863 F.2d 29
Sammy Lee CASEY-EL, Appellant,
Michael B. HAZEL and David J. Ford, Appellees.
United States Court of Appeals,
Submitted Nov. 14, 1988.
Decided Dec. 14, 1988.
Sammy Lee Casey-El, appellant pro se.
Michael B. Hazel and David J. Ford, appellees pro se.
Before McMILLIAN, JOHN R. GIBSON and MAGILL, Circuit Judges.
Sammy Lee Casey-El appeals from the district court1 order dismissing his civil rights complaint against the prosecuting attorneys involved in the state court trial that resulted in Casey-El's conviction of first-degree assault. Casey-El argues that the prosecutors were not entitled to absolute immunity from his claim for damages because they were not acting within the scope of their prosecutorial function when they allegedly withheld ballistics test results that would have established his innocence. We affirm.
Casey-El alleged that the state trial court ordered the prosecutors to have bullet fragments that were removed from the assault victim analyzed, and to make the results available to Casey-El. Because the test results were not produced in time for Casey-El's trial, he claims that he was prevented from proving that the victim was not shot by a weapon found in his possession or the gun described by a witness.2
As the district court noted, a prosecutor's immunity from liability for damages stemming from his or her role in "initiating a prosecution and in presenting the State's case," Imbler v. Pachtman, 424 U.S. 409, 431, 96 S.Ct. 984, 995, 47 L.Ed.2d 128 (1976), is not defeated by allegations that he or she withheld or suppressed exculpatory evidence. See Myers v. Morris, 810 F.2d 1437, 1446-47 (8th Cir.), cert. denied, --- U.S. ----, 108 S.Ct. 97, 98 L.Ed.2d 58 (1987). Relying on Barbera v. Smith, 836 F.2d 96 (2d Cir.1987), petition for cert. filed on other grounds, 56 U.S.L.W. 3881 (U.S. June 13, 1988) (No. 87-2034), Casey-El contends that the prosecutors' failure to acquire the court-ordered ballistics tests was an act within their investigative function. Cf. id. at 100 (prosecutor's supervision of and interaction with authorities in acquiring evidence prior to prosecution constitutes action of a police nature). The injury of which Casey-El complains, however, is not the result of any act of the prosecutors in acquiring the evidence; rather, the assertedly unfair trial stemmed from the failure of the prosecutors to make the ballistics test results available to the defense in time for the trial. As we explained in Myers, this claim is barred by absolute immunity.

Data section
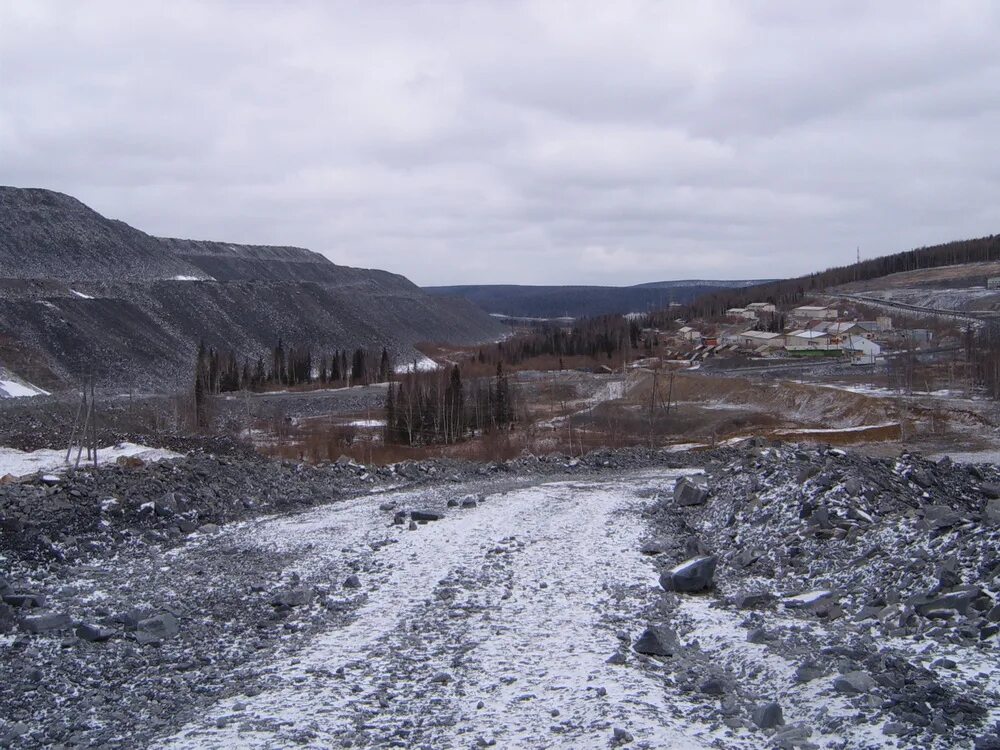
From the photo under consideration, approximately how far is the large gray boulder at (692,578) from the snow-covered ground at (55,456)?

Set task A
Repeat the portion of the Casey-El appeal opinion that opens with the words containing "Before McMILLIAN, JOHN" and closes with "innocence. We affirm.".
Set task B
In the Casey-El appeal opinion, what crime was Casey-El convicted of in the state court trial?

Expected output A
Before McMILLIAN, JOHN R. GIBSON and MAGILL, Circuit Judges.
Sammy Lee Casey-El appeals from the district court1 order dismissing his civil rights complaint against the prosecuting attorneys involved in the state court trial that resulted in Casey-El's conviction of first-degree assault. Casey-El argues that the prosecutors were not entitled to absolute immunity from his claim for damages because they were not acting within the scope of their prosecutorial function when they allegedly withheld ballistics test results that would have established his innocence. We affirm.

Expected output B
First-degree assault.